Há um ano, na expectativa de definir os modelos de gestão do Centro de Biotecnologia da Amazônia, uma iniciativa nascida no âmbito regional – e financiada pelas taxas de serviços da Suframa, para implantar um polo de bioeconomia na Zona Franca de Manaus – as entidades de classe do setor produtivo abrigaram debates e sugestões para definir as exigências e expectativas regionais com relação ao CBA. Destacamos algumas anotações:

  1. O que o CBA pode oferecer aos compromissos do Brasil, no Acordo do Clima, já ratificado pela comunidade internacional, sobretudo nas alternativas de combate ao desmatamento e no reflorestamento de 12 milhões de hectares?
  2. Esta área equivale a uma população de árvores estimada em 6 bilhões de indivíduos, considerando as métricas tradicionais de replantio. Quase uma árvore para cada ser humano. No Código Florestal de 1966, o Brasil se comprometeu a reflorestar os grandes estragos da agricultura predatória de então. Depois de 50 anos, conseguiu cobrir menos de 7 milhões de hectares graças aos incentivos dados a indústria de papel e celulose. Sem adesão do setor privado, recursos da inovação tecnológica da nanobiotecnologia e parcerias internacionais não haverá saída.

3.A Bioeconomia ocupa papel destacado no Planejamento Estratégico da Suframa. E, a despeito das movimentações federais, comprovadamente arrojadas e bem definidas, o CBA evoluiu, mas ainda não está desembaraçado.

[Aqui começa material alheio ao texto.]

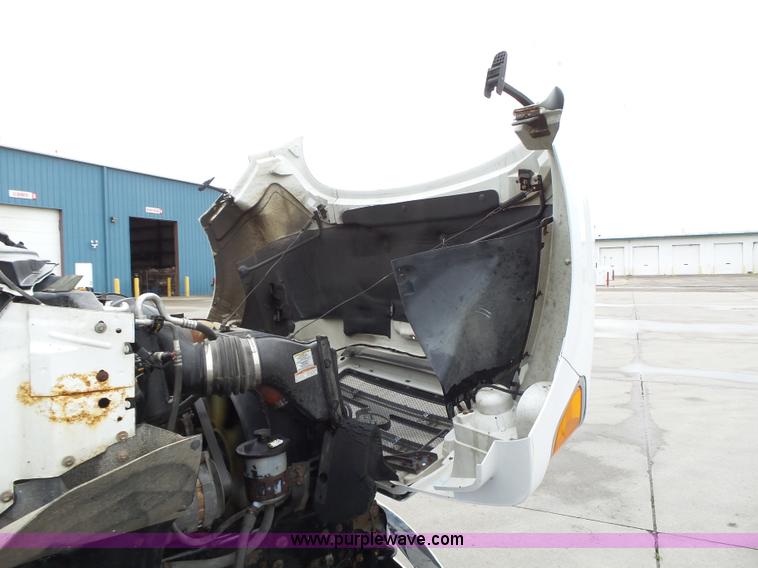 image for item K2177 2005 Ford F650 Super Duty XL box truck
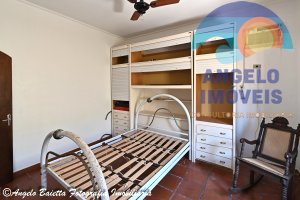 Casa com piscina á venda no bairro Oásis em Peruíbe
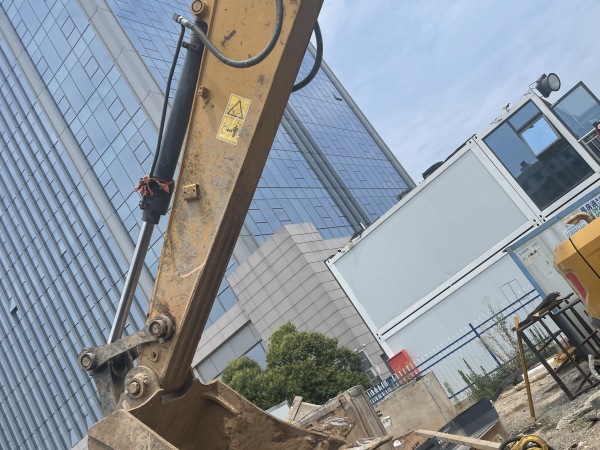 徐工XE135D履帶式挖掘機(jī)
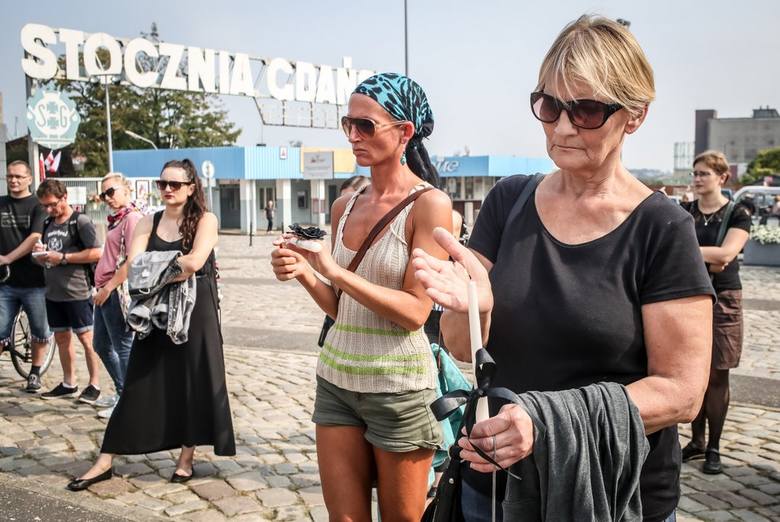 W Requiem dla Praw Kobiet w Gdańsku wzięło udział ok. 100 osób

  1. Na expectativa de todos os atores regionais, porém, é firme a clareza de que nos próximos 30, 40, 50 anos da Zona Franca de Manaus, precisa consolidar a tal da Bioeconomia na Amazônia Ocidental, tendo por paradigma uma economia de baixo carbono.
  2. São múltiplas e frustrantes as iniciativas locais que apontam na direção de novos arranjos produtivos de conservação e manejo da biodiversidade, as promessas da geodiversidade, da aquicultura, do polo naval para uma cabotagem inteligente nas hidrovias amazônicas, produção de fertilizantes orgânicos, entre outras ações travadas pelo frágil entendimento entre atores e setores decisivos.
  3. No Acórdão TCU-MPF-AM, de abril de 2016, após 10 anos de constatação de desarticulação do poder público na gestão de projetos regionais, sugerindo um órgão federal para coordenar as ações dos diversos ministérios, está a cobrança de equacionar o imbróglio CNPJ do CBA.
  4. Eis, senhores, MINISTROS, SECRETÁRIOS EXECUTIVOS, DIRIGENTES DOS INSTITUTOS E AUTARQUIAS, o fio excepcional dessa meada de mudança emergencial.
  5. O CBA tem cientistas e equipamentos para construir uma economia florestal de peso, base, e mudanças que o Brasil precisa, pode e tem como materializar.  Mesmo embaraçado na burocracia, seus atores e parceiros do Inpa, Embrapa, UEA, USP, Museu Emílio Goeldi, nacionais e estrangeiros, as Fundações privadas de P&D já sentaram com a indústria local para atender demandas, prospectar negócios, desenhar novas modulações de bioeconomia amazônica a partir do Polo Industrial de Manaus.
  6. Precisamos disparar o alerta da sinergia e da cumplicidade. É hora da adesão e união da classe política, cientistas, entidades do setor produtivo, da socialização de expertises, circulação do saber, das demandas, dos acertos e, inclusive, dos fracassos que ensinam.
  7. Vamos recompor em definitivo o CBA, autorizar a nova Organização Social, que não precisará onerar os cofres federais. A mesma indústria que patrocinou sua estruturação ficará confortável se, ao menos 30, 40, 50% dos recursos de P&D, recolhidos pelas empresas de informática, possam amparar sua decolagem. Depois, as demandas de serviços vão rentabilizar e consolidar de vez e enfim nossa economia inovadora, amazônica e de baixo carbono que todos queremos e de que o Brasil precisa. Mãos à obra.

ALGUNS SIGNATÁRIOS:

CENTRO DA INDUSTRIA DO ESTADO DO AMAZONAS – CIEAM

FEDERAÇÃO DAS INDÚSTRIAS DO ESTADO DO AMAZONAS – FIEAM

FEDERAÇÃO DA AGRICULTURA DO AMAZONAS – FAEA

ASSOCIAÇÃO COMERCIAL DO AMAZONAS – ACA

FEDERAÇÃO DO COMÉRCIO DE BENS, SERVIÇOS E TURISMO DO ESTADO DO AMAZONAS – FECOMERCIO

UNIVERSIDADE DO ESTADO DO AMAZONAS – UEA

FACULDADE DE ECONOMIA E ADMINISTRAÇÃO E DE FARMÁCIA DA USP

CENTRO DE BIOTECNOLOGIA DA AMAZÔNIA – CBA

INSTITUTO NACIONAL DE PESQUISAS DA AMAZÔNIA – INPA

UNIVERSIDADE FEDERAL DO AMAZONAS – UFAM

EMBRAPA AMAZÔNIA OCIDENTAL

ASSEMBLEIA LEGISLATIVA DO ESTADO DO AMAZONAS – ALE/AM

PROFISSIONAIS LIBERAIS, DE IMPRENSA, TRABALHADORES E ESTUDANTES.